▸ **Data supplied**

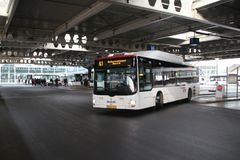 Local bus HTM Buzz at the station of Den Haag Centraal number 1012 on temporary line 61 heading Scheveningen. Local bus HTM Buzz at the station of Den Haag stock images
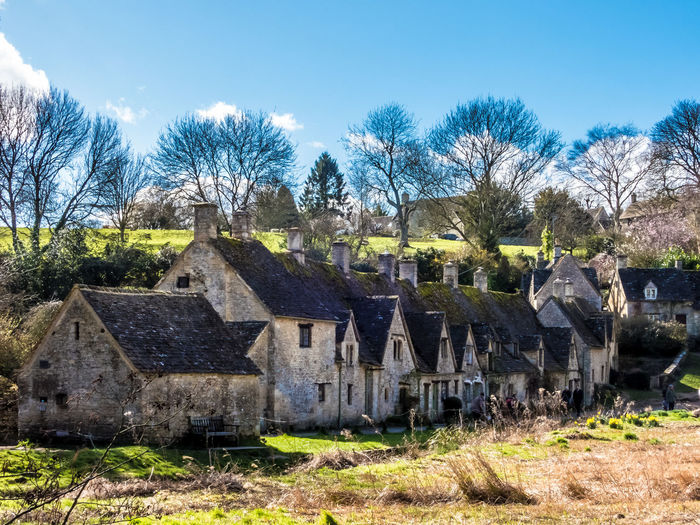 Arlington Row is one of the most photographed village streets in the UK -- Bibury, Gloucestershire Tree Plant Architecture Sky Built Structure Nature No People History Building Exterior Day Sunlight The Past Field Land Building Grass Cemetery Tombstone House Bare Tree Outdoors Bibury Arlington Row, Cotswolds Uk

* * *

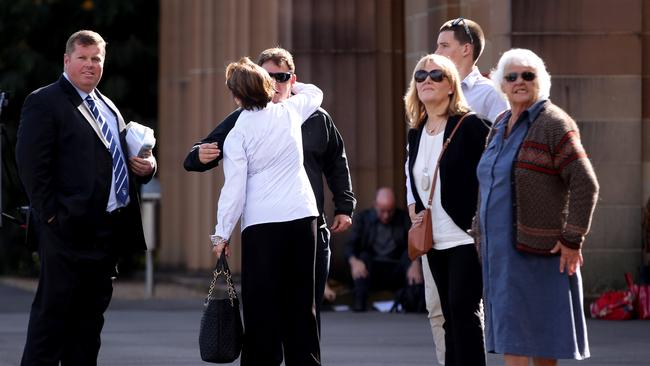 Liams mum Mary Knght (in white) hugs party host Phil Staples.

▸ **Work order**
Drop the pictures; return the lines above from the line containing "Local bus HTM Buzz at the station of Den Haag Centraal" to the line containing "Arlington Row is", both included, exactly.

▸ **Response box**
 Local bus HTM Buzz at the station of Den Haag Centraal number 1012 on temporary line 61 heading Scheveningen. Local bus HTM Buzz at the station of Den Haag stock images
 Arlington Row is one of the most photographed village streets in the UK -- Bibury, Gloucestershire Tree Plant Architecture Sky Built Structure Nature No People History Building Exterior Day Sunlight The Past Field Land Building Grass Cemetery Tombstone House Bare Tree Outdoors Bibury Arlington Row, Cotswolds Uk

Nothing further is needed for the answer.